Extract the listing below in full, unchanged.

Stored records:
....................
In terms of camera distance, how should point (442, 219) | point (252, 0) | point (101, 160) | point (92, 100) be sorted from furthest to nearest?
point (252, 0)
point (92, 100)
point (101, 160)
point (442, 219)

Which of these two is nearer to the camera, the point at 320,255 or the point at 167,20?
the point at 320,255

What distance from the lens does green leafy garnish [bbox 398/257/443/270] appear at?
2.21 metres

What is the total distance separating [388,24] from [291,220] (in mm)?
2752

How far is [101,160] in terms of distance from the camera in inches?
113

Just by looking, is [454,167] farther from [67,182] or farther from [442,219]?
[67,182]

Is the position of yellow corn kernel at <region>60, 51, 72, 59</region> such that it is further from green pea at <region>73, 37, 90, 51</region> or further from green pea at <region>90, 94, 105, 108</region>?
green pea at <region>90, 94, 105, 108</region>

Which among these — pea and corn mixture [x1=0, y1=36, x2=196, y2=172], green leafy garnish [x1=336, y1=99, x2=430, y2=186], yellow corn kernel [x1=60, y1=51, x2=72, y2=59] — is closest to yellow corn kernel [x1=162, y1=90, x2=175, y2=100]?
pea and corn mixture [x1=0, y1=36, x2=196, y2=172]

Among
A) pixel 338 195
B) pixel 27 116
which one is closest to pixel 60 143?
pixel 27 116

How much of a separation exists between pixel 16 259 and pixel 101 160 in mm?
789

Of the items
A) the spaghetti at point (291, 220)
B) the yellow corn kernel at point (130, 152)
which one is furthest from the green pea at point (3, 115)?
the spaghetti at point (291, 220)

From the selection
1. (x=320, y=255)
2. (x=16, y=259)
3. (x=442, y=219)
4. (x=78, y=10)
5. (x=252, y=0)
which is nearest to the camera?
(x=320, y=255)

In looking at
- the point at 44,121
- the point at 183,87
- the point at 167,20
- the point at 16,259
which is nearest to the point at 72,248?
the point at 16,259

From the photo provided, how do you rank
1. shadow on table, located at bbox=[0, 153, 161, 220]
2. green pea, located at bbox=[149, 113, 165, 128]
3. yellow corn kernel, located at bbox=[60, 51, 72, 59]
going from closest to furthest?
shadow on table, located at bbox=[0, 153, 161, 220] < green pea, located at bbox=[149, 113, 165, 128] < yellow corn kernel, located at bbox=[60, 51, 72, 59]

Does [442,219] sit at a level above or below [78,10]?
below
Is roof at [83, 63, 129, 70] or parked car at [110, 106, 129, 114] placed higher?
....................
**OUTPUT OF THE TASK**
In terms of camera distance, how should point (442, 219) | point (252, 0) | point (101, 160) | point (92, 100) be sorted from furthest to nearest?
point (252, 0)
point (92, 100)
point (101, 160)
point (442, 219)

Which of these two is nearer to the camera, the point at 320,255 or the point at 167,20?
the point at 320,255

What distance from the lens does green leafy garnish [bbox 398/257/443/270] appear at?
2.21 metres

What is the total distance separating [388,24] from [291,220] (in mm)?
2752

How far is [101,160] in terms of distance from the camera in inches?
113

Just by looking, is [454,167] farther from [67,182] or farther from [442,219]?
[67,182]

Is the position of yellow corn kernel at <region>60, 51, 72, 59</region> such that it is further from green pea at <region>73, 37, 90, 51</region> or further from green pea at <region>90, 94, 105, 108</region>?
green pea at <region>90, 94, 105, 108</region>

Which among these — pea and corn mixture [x1=0, y1=36, x2=196, y2=172], green leafy garnish [x1=336, y1=99, x2=430, y2=186], yellow corn kernel [x1=60, y1=51, x2=72, y2=59] — is closest to yellow corn kernel [x1=162, y1=90, x2=175, y2=100]?
pea and corn mixture [x1=0, y1=36, x2=196, y2=172]

Among
A) pixel 338 195
B) pixel 27 116
which one is closest to pixel 60 143?
pixel 27 116

How much of a separation exists between pixel 16 259 and pixel 101 160 in mm?
789

Of the items
A) the spaghetti at point (291, 220)
B) the yellow corn kernel at point (130, 152)
which one is furthest from the green pea at point (3, 115)?
the spaghetti at point (291, 220)

From the selection
1. (x=320, y=255)
2. (x=16, y=259)
3. (x=442, y=219)
4. (x=78, y=10)
5. (x=252, y=0)
which is nearest to the camera?
(x=320, y=255)

In looking at
- the point at 44,121
- the point at 183,87
- the point at 167,20
- the point at 16,259
which is nearest to the point at 72,248?
the point at 16,259

From the photo provided, how do you rank
1. shadow on table, located at bbox=[0, 153, 161, 220]
2. green pea, located at bbox=[149, 113, 165, 128]
3. yellow corn kernel, located at bbox=[60, 51, 72, 59]
going from closest to furthest?
shadow on table, located at bbox=[0, 153, 161, 220] < green pea, located at bbox=[149, 113, 165, 128] < yellow corn kernel, located at bbox=[60, 51, 72, 59]

Does [442,219] sit at a level above or below [78,10]?
below
Is roof at [83, 63, 129, 70] or parked car at [110, 106, 129, 114] placed higher?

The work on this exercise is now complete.